***** Data records
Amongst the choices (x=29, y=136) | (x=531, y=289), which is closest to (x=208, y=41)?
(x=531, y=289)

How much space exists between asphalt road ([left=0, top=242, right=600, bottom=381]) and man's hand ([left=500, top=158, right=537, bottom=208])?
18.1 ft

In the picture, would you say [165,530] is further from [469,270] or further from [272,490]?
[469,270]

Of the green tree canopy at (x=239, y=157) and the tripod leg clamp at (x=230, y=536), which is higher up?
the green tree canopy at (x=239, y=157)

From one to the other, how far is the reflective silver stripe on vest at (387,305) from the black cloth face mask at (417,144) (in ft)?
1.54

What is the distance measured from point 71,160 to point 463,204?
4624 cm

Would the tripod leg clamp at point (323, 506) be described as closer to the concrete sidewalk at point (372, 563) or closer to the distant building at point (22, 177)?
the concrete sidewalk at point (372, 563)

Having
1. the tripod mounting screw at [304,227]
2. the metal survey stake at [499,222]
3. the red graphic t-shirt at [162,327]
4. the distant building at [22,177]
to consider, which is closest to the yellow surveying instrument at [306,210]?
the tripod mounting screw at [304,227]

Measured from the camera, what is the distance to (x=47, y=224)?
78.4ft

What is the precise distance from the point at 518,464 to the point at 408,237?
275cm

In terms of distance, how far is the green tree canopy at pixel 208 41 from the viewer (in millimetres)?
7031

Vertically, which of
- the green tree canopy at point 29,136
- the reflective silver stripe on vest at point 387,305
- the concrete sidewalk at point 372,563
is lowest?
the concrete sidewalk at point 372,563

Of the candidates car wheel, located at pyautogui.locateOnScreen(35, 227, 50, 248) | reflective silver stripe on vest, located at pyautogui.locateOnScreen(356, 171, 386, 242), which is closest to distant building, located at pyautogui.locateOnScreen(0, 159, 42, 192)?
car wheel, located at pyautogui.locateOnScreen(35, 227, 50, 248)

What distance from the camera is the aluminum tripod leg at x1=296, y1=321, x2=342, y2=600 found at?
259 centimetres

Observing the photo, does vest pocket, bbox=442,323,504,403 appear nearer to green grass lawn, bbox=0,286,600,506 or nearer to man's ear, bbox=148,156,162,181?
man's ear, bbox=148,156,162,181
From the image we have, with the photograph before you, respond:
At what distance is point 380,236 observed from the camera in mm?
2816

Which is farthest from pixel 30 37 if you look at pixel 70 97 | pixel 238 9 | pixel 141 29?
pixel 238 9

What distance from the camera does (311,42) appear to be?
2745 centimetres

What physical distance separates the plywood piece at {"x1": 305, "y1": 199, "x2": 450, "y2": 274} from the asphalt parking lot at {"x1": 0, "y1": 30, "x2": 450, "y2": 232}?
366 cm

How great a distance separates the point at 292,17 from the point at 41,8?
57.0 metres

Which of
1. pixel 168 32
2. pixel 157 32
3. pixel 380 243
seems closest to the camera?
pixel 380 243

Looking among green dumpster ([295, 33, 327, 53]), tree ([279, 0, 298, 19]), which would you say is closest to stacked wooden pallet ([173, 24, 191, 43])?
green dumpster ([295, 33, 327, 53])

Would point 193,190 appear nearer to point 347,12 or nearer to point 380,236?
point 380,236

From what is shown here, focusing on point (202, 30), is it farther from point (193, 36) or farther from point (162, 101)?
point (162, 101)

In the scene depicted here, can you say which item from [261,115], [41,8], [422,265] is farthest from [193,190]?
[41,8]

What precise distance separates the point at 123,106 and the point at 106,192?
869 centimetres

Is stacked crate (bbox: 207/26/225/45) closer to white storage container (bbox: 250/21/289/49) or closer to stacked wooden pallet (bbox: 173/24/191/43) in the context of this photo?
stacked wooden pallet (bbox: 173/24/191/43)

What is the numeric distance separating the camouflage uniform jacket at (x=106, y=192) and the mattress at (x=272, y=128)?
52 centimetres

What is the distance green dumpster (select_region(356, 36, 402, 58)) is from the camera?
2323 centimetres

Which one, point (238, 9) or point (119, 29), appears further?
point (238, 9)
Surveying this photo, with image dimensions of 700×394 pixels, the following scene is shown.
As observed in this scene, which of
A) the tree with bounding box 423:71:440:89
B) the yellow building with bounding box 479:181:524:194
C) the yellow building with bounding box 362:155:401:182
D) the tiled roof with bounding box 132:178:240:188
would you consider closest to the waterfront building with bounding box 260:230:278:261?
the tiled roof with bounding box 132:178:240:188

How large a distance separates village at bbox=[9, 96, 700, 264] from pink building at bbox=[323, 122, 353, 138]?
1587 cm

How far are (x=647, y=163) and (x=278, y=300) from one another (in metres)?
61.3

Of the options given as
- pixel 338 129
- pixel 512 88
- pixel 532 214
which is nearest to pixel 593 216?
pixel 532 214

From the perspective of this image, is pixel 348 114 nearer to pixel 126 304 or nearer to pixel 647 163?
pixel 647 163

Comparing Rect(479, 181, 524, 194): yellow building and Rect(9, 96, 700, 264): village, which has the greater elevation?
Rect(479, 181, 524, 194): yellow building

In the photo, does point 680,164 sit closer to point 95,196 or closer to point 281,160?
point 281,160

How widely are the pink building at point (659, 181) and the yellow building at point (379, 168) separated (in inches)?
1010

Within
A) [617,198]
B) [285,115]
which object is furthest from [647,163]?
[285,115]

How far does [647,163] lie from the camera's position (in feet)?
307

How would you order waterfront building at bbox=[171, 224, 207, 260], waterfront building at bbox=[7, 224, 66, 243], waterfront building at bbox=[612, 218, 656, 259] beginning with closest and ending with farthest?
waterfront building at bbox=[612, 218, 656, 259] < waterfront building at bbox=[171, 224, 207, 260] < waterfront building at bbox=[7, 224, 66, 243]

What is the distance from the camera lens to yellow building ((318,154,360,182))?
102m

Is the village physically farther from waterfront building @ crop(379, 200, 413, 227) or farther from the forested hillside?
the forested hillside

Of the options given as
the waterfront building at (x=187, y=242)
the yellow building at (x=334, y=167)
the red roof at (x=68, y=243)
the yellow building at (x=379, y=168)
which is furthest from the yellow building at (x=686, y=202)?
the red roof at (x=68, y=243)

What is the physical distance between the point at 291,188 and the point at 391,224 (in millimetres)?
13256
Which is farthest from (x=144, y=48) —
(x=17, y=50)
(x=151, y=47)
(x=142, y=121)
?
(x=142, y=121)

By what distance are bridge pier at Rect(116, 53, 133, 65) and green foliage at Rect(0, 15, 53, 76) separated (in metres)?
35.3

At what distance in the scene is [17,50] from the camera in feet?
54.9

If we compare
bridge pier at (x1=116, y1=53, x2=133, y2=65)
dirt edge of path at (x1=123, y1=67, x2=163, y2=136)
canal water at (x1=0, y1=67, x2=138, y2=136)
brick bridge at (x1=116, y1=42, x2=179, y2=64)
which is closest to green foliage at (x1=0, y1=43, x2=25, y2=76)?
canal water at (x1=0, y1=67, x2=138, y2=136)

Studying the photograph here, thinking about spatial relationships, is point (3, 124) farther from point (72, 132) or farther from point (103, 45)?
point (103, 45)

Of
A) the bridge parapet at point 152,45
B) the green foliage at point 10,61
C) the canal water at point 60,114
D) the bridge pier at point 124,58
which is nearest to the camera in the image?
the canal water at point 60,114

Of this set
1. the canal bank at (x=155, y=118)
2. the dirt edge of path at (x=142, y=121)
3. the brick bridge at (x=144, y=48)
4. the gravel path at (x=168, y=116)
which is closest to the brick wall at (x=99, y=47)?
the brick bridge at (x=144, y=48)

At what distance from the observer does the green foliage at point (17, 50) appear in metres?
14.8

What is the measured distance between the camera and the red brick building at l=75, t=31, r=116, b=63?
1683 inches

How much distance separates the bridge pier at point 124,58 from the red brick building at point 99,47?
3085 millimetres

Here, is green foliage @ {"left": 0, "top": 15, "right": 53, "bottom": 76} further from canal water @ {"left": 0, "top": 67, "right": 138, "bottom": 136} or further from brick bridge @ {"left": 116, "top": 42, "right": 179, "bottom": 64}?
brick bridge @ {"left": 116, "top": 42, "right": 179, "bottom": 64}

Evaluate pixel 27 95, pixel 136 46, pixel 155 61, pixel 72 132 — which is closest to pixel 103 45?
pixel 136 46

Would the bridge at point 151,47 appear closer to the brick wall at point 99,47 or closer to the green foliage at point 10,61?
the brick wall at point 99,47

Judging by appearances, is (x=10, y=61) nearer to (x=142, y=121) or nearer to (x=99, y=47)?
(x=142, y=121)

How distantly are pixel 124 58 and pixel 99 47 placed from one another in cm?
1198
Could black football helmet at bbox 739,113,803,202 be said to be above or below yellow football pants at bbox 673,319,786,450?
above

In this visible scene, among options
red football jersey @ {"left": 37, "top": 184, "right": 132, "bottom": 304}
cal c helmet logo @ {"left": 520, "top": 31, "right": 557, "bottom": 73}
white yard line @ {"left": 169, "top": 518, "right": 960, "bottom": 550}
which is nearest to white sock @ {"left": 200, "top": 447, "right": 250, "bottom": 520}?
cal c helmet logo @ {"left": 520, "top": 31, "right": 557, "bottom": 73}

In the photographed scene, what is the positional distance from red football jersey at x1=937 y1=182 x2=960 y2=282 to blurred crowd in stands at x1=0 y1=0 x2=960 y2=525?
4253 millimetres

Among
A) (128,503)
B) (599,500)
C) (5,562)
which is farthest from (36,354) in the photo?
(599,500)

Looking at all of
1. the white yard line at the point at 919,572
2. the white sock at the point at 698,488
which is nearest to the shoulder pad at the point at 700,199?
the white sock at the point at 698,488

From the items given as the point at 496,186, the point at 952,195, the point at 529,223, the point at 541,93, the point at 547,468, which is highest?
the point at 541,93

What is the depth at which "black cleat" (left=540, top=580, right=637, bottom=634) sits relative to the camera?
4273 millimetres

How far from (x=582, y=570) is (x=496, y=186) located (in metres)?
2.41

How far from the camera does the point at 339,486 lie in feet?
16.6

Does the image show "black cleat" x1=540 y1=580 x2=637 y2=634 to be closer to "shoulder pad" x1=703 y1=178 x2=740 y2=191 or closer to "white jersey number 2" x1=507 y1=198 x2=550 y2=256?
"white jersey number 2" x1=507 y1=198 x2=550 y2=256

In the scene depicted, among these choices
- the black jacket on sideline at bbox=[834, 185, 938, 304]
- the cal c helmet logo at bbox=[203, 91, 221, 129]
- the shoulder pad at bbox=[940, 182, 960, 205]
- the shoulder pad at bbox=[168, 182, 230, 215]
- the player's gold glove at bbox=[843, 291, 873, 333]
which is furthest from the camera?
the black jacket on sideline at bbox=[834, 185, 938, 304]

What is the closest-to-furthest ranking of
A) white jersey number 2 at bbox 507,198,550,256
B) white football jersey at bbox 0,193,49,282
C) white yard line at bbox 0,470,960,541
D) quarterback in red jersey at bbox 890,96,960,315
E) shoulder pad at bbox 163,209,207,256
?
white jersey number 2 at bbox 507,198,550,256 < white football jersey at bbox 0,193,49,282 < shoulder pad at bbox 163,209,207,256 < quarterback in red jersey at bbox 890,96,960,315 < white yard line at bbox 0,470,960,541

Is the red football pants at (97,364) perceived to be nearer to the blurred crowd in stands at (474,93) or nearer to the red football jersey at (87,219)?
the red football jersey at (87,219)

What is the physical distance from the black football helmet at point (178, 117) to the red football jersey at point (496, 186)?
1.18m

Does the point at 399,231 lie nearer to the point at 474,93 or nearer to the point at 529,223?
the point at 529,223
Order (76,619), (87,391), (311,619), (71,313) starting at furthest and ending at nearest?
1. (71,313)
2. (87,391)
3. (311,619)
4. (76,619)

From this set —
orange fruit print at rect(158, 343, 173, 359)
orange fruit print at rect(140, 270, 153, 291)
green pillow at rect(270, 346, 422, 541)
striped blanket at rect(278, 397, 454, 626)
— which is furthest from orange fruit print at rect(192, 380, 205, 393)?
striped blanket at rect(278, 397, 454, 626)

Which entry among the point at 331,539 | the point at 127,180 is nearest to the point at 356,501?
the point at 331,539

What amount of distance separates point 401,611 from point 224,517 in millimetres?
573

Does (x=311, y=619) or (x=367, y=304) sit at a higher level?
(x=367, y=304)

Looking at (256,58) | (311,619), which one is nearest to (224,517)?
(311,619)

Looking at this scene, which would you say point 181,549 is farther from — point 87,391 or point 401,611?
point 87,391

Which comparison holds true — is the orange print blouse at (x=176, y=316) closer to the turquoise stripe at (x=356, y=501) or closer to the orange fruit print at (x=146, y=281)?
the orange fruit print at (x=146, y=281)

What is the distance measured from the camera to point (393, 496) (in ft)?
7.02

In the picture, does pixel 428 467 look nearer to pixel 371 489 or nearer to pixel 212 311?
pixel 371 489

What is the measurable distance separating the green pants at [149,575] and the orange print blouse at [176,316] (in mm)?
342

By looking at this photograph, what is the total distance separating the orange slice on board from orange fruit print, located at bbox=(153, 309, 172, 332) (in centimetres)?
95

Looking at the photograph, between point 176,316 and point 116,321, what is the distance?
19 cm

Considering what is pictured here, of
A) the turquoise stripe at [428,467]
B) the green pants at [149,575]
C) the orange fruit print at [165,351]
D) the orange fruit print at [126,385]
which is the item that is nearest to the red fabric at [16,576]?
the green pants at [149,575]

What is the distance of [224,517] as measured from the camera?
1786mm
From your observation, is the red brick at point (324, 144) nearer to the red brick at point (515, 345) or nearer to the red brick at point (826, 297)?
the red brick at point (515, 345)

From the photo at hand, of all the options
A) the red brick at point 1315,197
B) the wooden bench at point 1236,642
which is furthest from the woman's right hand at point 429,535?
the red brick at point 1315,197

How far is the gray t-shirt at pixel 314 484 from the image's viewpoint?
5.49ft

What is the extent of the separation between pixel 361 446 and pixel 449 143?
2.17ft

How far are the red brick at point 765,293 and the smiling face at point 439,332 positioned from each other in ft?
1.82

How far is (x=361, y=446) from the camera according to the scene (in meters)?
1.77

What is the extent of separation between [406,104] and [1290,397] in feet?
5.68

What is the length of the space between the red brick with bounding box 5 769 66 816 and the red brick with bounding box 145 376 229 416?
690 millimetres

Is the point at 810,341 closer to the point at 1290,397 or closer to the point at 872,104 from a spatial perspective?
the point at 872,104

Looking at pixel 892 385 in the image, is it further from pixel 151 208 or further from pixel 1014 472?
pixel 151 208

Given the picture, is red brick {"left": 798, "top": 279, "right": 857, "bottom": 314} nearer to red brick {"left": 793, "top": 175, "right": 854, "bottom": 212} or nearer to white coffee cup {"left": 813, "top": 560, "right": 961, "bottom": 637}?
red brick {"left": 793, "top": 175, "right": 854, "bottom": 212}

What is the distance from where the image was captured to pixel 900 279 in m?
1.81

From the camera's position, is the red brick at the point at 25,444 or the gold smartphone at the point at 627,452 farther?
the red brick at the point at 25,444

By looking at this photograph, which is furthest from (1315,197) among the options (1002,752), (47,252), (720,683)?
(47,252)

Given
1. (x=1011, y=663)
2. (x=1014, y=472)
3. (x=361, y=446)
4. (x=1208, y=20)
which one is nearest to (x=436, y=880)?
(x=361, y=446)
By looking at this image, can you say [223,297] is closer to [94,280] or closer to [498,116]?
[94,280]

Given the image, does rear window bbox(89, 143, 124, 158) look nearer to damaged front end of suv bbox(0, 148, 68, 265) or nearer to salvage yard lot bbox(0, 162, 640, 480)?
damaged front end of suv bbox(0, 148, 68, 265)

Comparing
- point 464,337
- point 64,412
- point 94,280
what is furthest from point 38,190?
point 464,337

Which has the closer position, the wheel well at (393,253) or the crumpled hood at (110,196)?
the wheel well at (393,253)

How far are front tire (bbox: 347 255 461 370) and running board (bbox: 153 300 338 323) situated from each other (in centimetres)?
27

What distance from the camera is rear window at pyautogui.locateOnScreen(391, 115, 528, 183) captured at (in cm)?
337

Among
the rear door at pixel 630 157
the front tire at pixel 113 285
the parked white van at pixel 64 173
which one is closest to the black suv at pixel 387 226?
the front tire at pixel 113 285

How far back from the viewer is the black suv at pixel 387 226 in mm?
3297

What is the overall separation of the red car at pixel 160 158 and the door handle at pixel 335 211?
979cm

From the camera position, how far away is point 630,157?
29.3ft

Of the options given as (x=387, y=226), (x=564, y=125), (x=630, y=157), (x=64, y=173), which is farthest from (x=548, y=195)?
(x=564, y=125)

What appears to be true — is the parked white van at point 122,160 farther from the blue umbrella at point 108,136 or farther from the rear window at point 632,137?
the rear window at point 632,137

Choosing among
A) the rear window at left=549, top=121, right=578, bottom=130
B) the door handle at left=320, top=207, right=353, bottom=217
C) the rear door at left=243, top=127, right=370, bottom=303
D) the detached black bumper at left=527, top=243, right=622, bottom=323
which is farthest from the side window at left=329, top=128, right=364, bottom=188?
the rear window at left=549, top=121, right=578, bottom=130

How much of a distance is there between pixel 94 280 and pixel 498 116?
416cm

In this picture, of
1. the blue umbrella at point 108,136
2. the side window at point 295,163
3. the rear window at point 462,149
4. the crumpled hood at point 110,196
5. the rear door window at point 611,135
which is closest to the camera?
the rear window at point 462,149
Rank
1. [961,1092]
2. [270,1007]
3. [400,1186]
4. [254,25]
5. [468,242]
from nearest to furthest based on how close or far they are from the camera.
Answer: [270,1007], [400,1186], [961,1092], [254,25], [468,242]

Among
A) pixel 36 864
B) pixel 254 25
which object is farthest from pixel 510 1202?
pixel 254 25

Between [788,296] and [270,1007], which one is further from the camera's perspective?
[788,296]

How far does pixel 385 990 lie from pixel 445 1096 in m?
**********
Pick out every line in the records above that contains the word "perspective" and copy each of those lines. Case counts.

From the perspective of this image, is pixel 348 114 nearer to pixel 126 304 or nearer to pixel 647 163?
Is the point at 810,341 closer to the point at 1290,397 or closer to the point at 872,104 from a spatial perspective?
Between [788,296] and [270,1007], which one is further from the camera's perspective?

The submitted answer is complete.